Anaplasma phagocytophilum

Human Granulocytotropic Anaplasmosis (HGA)

Anaplasma phagocytophilum (Human Granulocytic Anapasmosis)

o Intracellular pathogen in granulocytes

o Synergistically suppresses host immune system with Bb infection

In addition to Lyme disease, ticks can carry many other infections. Human granulocytic anaplasmosis (HGA- formerly called human granulocytic ehrlichiosis) is one of the infections. The HGA bacteria infects white blood cells.
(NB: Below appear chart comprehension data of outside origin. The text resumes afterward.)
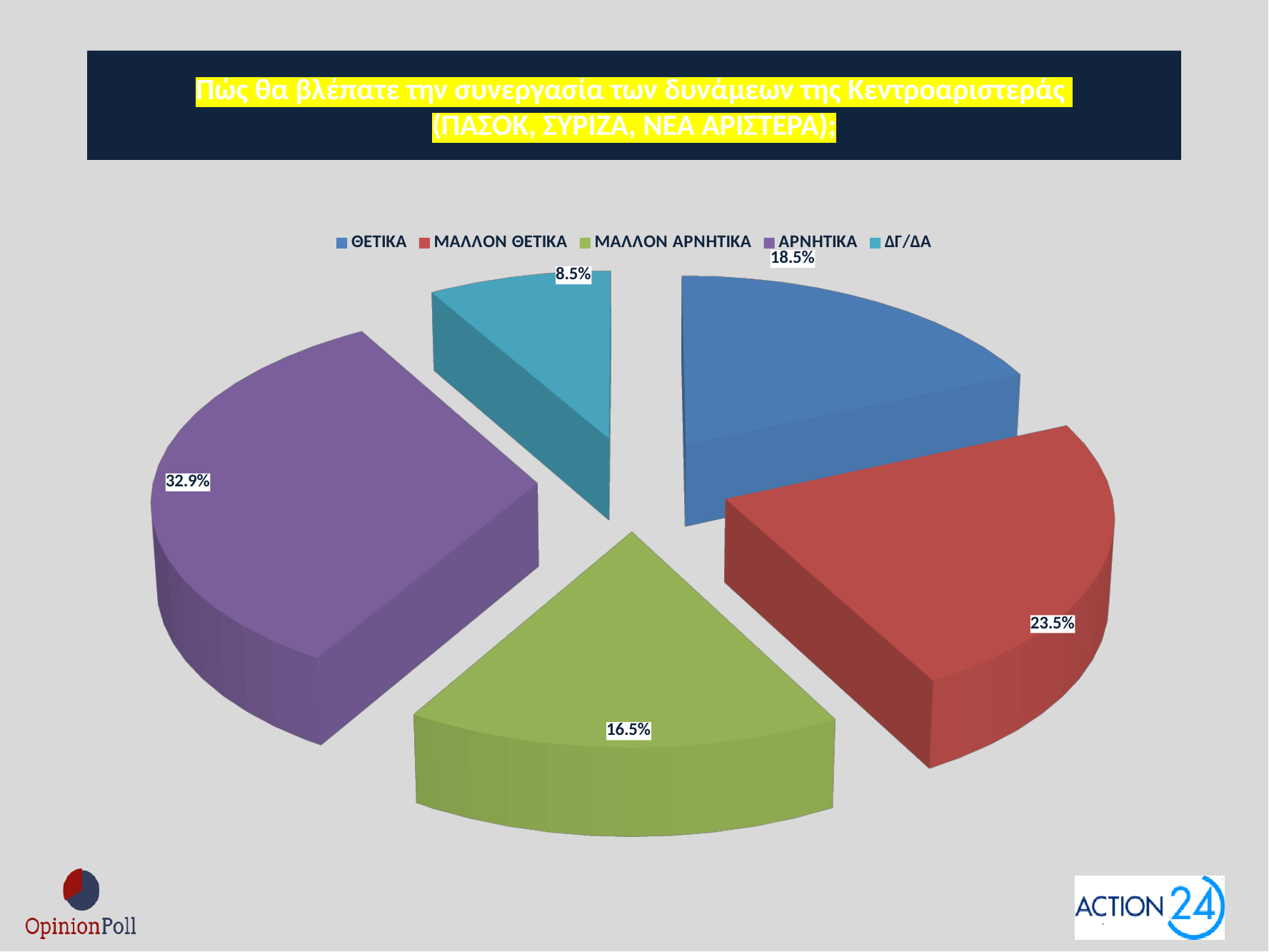
What colour is the ΑΡΝΗΤΙΚΑ slice? Purple Which is larger, ΜΑΛΛΟΝ ΘΕΤΙΚΑ or ΜΑΛΛΟΝ ΑΡΝΗΤΙΚΑ? ΜΑΛΛΟΝ ΘΕΤΙΚΑ What percentage is shown for ΘΕΤΙΚΑ? 18.5% What percentage is shown for ΜΑΛΛΟΝ ΘΕΤΙΚΑ? 23.5% Which category has the smallest share of the pie? ΔΓ/ΔΑ What percentage is shown for ΑΡΝΗΤΙΚΑ? 32.9% What percentage is shown for ΜΑΛΛΟΝ ΑΡΝΗΤΙΚΑ? 16.5% How many categories does the legend list? 5 What is the difference in percentage points between ΑΡΝΗΤΙΚΑ and ΘΕΤΙΚΑ? 14.4 Which category has the largest share of the pie? ΑΡΝΗΤΙΚΑ What percentage is shown for ΔΓ/ΔΑ? 8.5% What kind of chart is shown on the slide? Pie chart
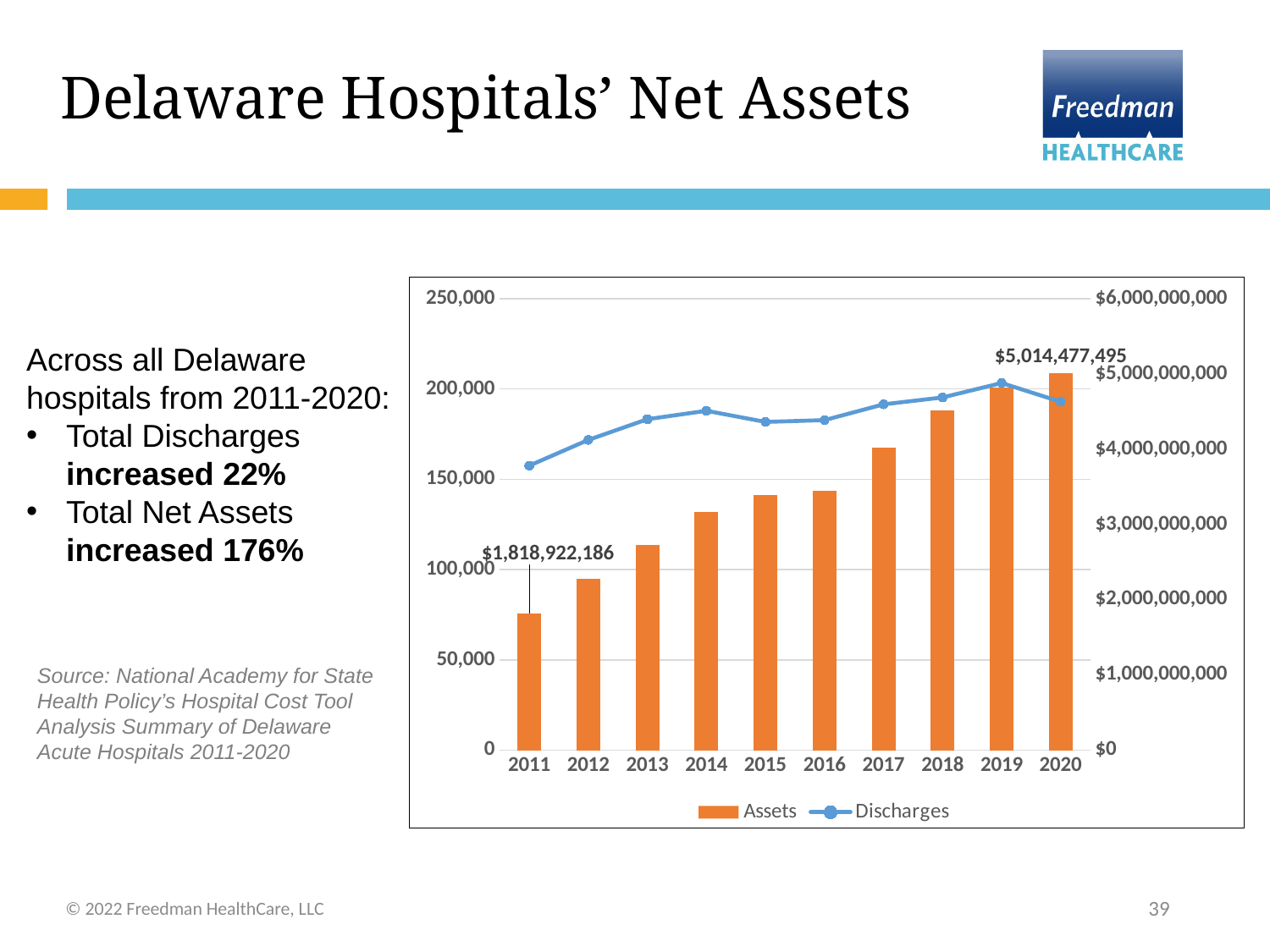
What is the value of Assets for 2011? $1,818,922,186 Which year has the highest Assets value? 2020 Which year has the lowest Assets value? 2011 How many years are shown on the x axis of the chart? 10 Is the Assets value for 2012 greater or less than $3,000,000,000? less What is the difference between the Assets value in 2020 and the Assets value in 2011? $3,195,555,309 Is the Discharges value for 2011 greater or less than 200,000? less What kind of chart is shown on the slide? A combination bar and line chart Which year has the larger Discharges value, 2019 or 2020? 2019 What is the value of Assets for 2020? $5,014,477,495 Do the Assets values rise or fall from 2011 to 2020? Rise How many series does the legend list? 2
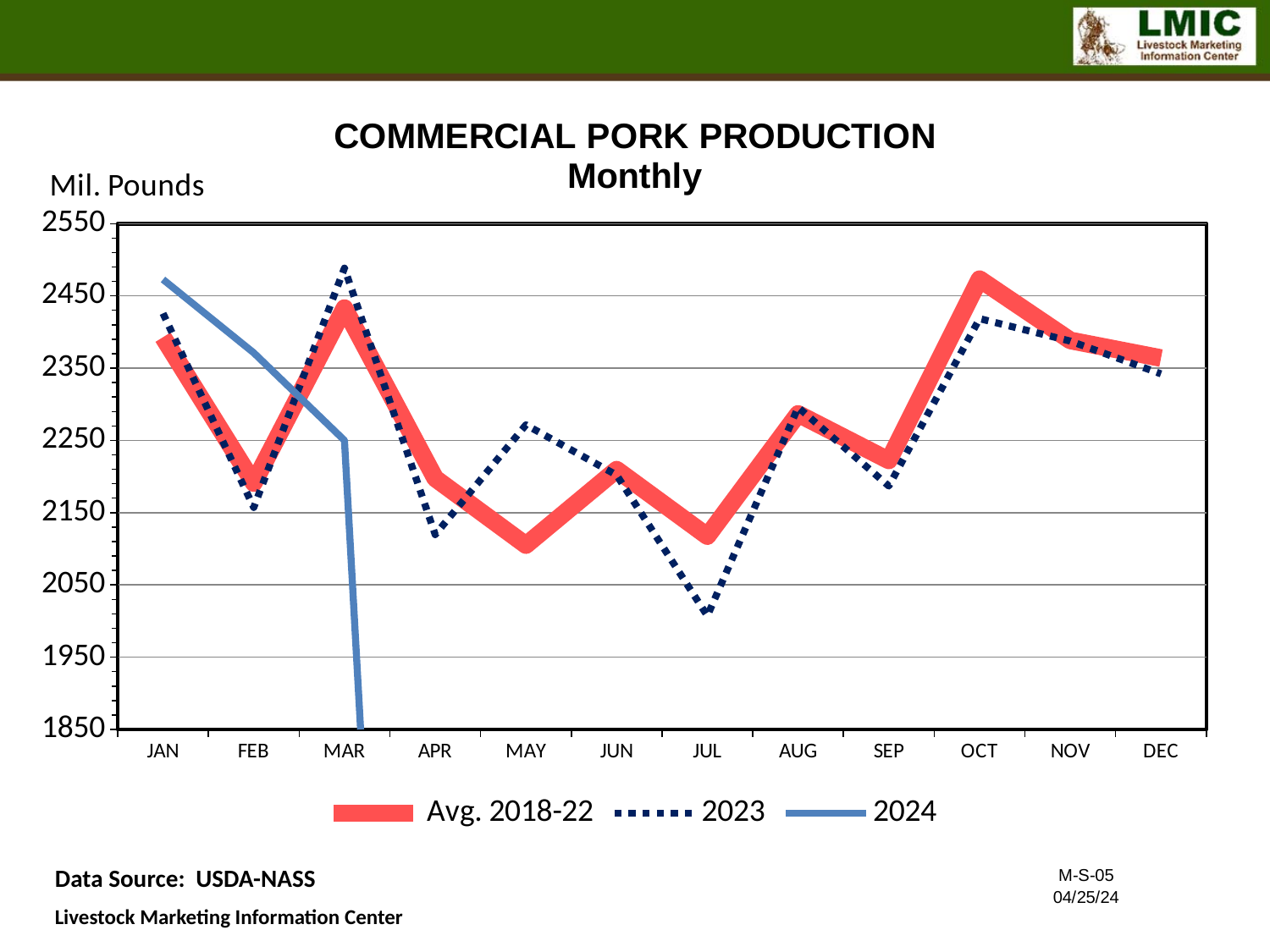
In which month does the 2023 series reach its lowest value? JUL In which month does the Avg. 2018-22 series reach its highest value? OCT Does the 2024 series rise or fall from JAN to MAR? fall In JAN, which series has the higher value, 2024 or Avg. 2018-22? 2024 Is the 2023 value for JUL greater or less than 2050? less In which month does the 2023 series reach its highest value? MAR Is the 2023 value for MAR greater or less than 2450? greater How many series does the legend list? 3 What kind of chart is shown on the slide? line chart How many months are shown along the x axis? 12 Is the Avg. 2018-22 value for MAY greater or less than 2150? less What unit is shown on the y axis label? Mil. Pounds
SYMPTOMS- HGA symptoms usually appear within a few days to two weeks after being bitten by an infected tick. Symptoms include severe headaches, fever, chills and shaking, loss of appetite, joint aches and muscle pain. The patient may experience vomiting, diarrhea, cough or a loss of appetite. A rash may appear in a small percentage of patients. Symptoms of HGA may be very mild to quite severe.

DIAGNOSIS- Blood tests for Anaplasma may be negative, especially in the acute phase. Routine blood tests may indicate a low blood platelet count, low white blood cell count or increased liver enzymes.

TREATMENT- Adult patients who show signs or symptoms of HGA should immediately be treated with an antibiotic (doxycycline is drug of choice) to reduce the risk of severity and long term complications. Rifampin is an option for pregnant women, children younger than 8 years of age, or patients who are allergic to doxycycline.


More Information on HGA (Pg. 1828 CDC)

"What is unclear from these data is whether the discrepancy between the seroprevalence and symptomatic rate results from underdiagnosis of infection, asymptomatic serologic reactions, or even infections that produce cross- reactive serologic responses. In any case, symptomatic infection can occur often in tick-endemic regions and varies in severity from mild, self-limited fever to death.

Severity sufficient for hospitalization is observed in half of symptomatic patients and is associated with older age, higher neutrophil counts, lower lymphocyte counts, anemia, the presence of morulae in leukocytes, or underlying immune suppression (5). Approximately 5%–7% of patients require intensive care, and at least 7 deaths have been identified (2,4,5,7,19), in which delayed diagnosis and treatment were risk factors.

Severe complications include a septic or toxic shock–like syndrome, coagulopathy, atypical pneumonitis/acute respiratory distress syndrome (ARDS), acute abdominal syndrome, rhabdomyolysis, myocarditis, acute renal failure, hemorrhage, brachial plexopathy, demyelinating polyneuropathy, cranial nerve palsies, and opportunistic infections. At least 3 of the deaths resulted from opportunistic fungal or viral infections or hemorrhage that occurred immediately after HGA."